WHAT IS ASKED: Will you quote all of the entries, word for word?

SUPPLIED ENTRIES:
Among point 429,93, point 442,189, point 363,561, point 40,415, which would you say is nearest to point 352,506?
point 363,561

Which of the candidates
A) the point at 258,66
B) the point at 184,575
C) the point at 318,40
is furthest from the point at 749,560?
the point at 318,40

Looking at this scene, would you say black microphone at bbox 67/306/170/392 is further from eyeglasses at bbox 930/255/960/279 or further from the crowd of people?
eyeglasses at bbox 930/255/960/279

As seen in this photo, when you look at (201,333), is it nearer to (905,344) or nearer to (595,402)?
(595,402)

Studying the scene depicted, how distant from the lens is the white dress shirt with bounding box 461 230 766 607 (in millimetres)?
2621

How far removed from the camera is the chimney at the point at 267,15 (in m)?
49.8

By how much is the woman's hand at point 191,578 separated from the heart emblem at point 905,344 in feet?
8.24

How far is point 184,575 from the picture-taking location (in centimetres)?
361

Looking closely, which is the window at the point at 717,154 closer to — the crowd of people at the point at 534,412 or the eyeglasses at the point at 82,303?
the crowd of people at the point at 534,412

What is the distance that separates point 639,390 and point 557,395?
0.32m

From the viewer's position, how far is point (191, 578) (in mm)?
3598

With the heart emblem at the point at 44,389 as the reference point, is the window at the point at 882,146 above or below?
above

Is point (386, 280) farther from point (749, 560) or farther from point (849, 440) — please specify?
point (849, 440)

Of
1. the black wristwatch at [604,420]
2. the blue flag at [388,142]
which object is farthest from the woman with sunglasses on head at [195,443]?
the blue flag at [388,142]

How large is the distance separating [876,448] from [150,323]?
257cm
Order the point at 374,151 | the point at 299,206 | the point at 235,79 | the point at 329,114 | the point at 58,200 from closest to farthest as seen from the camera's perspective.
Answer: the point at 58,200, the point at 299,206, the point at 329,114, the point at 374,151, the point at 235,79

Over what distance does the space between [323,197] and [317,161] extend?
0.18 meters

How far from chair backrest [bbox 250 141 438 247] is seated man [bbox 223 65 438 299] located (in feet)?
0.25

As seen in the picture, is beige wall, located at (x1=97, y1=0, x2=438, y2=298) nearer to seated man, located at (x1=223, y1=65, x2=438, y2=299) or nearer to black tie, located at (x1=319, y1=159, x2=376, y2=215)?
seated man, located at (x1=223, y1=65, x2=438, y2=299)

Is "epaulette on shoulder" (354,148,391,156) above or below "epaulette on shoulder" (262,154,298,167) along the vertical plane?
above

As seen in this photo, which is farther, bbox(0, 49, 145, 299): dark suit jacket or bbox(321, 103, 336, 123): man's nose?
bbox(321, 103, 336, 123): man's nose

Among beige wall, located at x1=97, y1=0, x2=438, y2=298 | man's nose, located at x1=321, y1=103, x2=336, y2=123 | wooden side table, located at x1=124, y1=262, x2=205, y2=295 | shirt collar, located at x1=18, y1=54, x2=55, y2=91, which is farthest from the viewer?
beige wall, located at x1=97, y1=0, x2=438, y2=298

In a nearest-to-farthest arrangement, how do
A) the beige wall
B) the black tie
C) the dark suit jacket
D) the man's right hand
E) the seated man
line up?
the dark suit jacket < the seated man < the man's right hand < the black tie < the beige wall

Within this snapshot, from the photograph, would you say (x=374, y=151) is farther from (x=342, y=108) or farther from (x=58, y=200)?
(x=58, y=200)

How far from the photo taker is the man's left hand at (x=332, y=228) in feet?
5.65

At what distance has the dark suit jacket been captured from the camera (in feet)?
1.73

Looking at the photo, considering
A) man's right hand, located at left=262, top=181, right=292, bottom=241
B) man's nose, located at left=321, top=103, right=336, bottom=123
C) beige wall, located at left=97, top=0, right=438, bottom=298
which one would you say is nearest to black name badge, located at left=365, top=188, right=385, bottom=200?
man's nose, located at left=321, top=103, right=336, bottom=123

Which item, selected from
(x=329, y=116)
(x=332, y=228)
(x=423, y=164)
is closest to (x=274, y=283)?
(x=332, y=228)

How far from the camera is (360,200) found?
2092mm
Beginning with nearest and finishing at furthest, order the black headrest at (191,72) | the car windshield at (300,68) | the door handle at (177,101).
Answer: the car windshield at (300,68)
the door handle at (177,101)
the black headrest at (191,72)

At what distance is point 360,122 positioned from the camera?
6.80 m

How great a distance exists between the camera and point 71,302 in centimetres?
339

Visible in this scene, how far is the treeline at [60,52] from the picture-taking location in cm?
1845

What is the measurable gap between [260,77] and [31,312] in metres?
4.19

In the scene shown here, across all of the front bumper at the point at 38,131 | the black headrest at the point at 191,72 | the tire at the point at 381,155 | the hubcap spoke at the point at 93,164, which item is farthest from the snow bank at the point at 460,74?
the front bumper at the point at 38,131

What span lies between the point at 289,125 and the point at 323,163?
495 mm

TASK SOLUTION:
Among point 429,93, point 442,189, point 363,561, point 40,415, which would you say is nearest to point 352,506?
point 363,561

Which of the candidates
A) the point at 258,66
B) the point at 184,575
C) the point at 318,40
is furthest from the point at 749,560?
the point at 318,40

Looking at this scene, would you say black microphone at bbox 67/306/170/392 is further from eyeglasses at bbox 930/255/960/279 or further from the crowd of people?
eyeglasses at bbox 930/255/960/279

As seen in this photo, when you look at (201,333), is it nearer to (905,344) or nearer to (595,402)?
(595,402)

Studying the scene depicted, how distant from the lens is the white dress shirt with bounding box 461 230 766 607 (in millimetres)?
2621

How far removed from the camera is the chimney at the point at 267,15 (in m)?
49.8

By how much is the woman's hand at point 191,578 separated from the heart emblem at point 905,344 in feet?
8.24

How far is point 184,575 from the picture-taking location (in centimetres)?
361

Looking closely, which is the window at the point at 717,154 closer to — the crowd of people at the point at 534,412 or the eyeglasses at the point at 82,303?
the crowd of people at the point at 534,412

What is the distance that separates point 639,390 and point 557,395?
0.32m

From the viewer's position, how far is point (191, 578) (in mm)?
3598

With the heart emblem at the point at 44,389 as the reference point, is the window at the point at 882,146 above or below?
above

Is point (386, 280) farther from point (749, 560) or farther from point (849, 440) — please specify?
point (849, 440)

Of
1. the black wristwatch at [604,420]
2. the blue flag at [388,142]
which object is farthest from the woman with sunglasses on head at [195,443]?
the blue flag at [388,142]

How large is the distance separating [876,448] from [150,323]?
257cm
Order the point at 374,151 | the point at 299,206 | the point at 235,79 | the point at 329,114 | the point at 58,200 from closest to farthest as seen from the camera's perspective.
Answer: the point at 58,200, the point at 299,206, the point at 329,114, the point at 374,151, the point at 235,79

Over what distance does the space between [323,197] and [317,161] extend?
0.18 meters

How far from chair backrest [bbox 250 141 438 247] is seated man [bbox 223 65 438 299] located (in feet)?
0.25

As seen in the picture, is beige wall, located at (x1=97, y1=0, x2=438, y2=298) nearer to seated man, located at (x1=223, y1=65, x2=438, y2=299) or nearer to black tie, located at (x1=319, y1=159, x2=376, y2=215)?
seated man, located at (x1=223, y1=65, x2=438, y2=299)

Is "epaulette on shoulder" (354,148,391,156) above or below "epaulette on shoulder" (262,154,298,167) along the vertical plane?
above

As seen in this photo, which is farther, bbox(0, 49, 145, 299): dark suit jacket or bbox(321, 103, 336, 123): man's nose?
bbox(321, 103, 336, 123): man's nose

Among beige wall, located at x1=97, y1=0, x2=438, y2=298 | man's nose, located at x1=321, y1=103, x2=336, y2=123 | wooden side table, located at x1=124, y1=262, x2=205, y2=295 | shirt collar, located at x1=18, y1=54, x2=55, y2=91, which is farthest from the viewer?
beige wall, located at x1=97, y1=0, x2=438, y2=298

In a nearest-to-farthest arrangement, how do
A) the beige wall
B) the black tie
C) the dark suit jacket
D) the man's right hand
E) the seated man
line up?
the dark suit jacket < the seated man < the man's right hand < the black tie < the beige wall

Within this snapshot, from the photograph, would you say (x=374, y=151) is farther from (x=342, y=108) or farther from (x=58, y=200)?
(x=58, y=200)

How far from the photo taker is the man's left hand at (x=332, y=228) in feet?
5.65

At what distance has the dark suit jacket been captured from the camera (in feet)?
1.73

Looking at the photo, considering
A) man's right hand, located at left=262, top=181, right=292, bottom=241
B) man's nose, located at left=321, top=103, right=336, bottom=123
C) beige wall, located at left=97, top=0, right=438, bottom=298
which one would you say is nearest to black name badge, located at left=365, top=188, right=385, bottom=200?
man's nose, located at left=321, top=103, right=336, bottom=123

Which item, selected from
(x=329, y=116)
(x=332, y=228)
(x=423, y=164)
is closest to (x=274, y=283)?
(x=332, y=228)

How far from the camera is (360,200) found?
2092mm
Beginning with nearest and finishing at furthest, order the black headrest at (191,72) | the car windshield at (300,68) | the door handle at (177,101).
Answer: the car windshield at (300,68)
the door handle at (177,101)
the black headrest at (191,72)

At what distance is point 360,122 positioned from the camera?
6.80 m

How great a distance exists between the camera and point 71,302 in centimetres?
339

Visible in this scene, how far is the treeline at [60,52] from the picture-taking location in cm?
1845

What is the measurable gap between [260,77] and [31,312] in metres?
4.19

In the scene shown here, across all of the front bumper at the point at 38,131 | the black headrest at the point at 191,72 | the tire at the point at 381,155 | the hubcap spoke at the point at 93,164, which item is farthest from the snow bank at the point at 460,74?
the front bumper at the point at 38,131

What span lies between the point at 289,125 and the point at 323,163?
495 mm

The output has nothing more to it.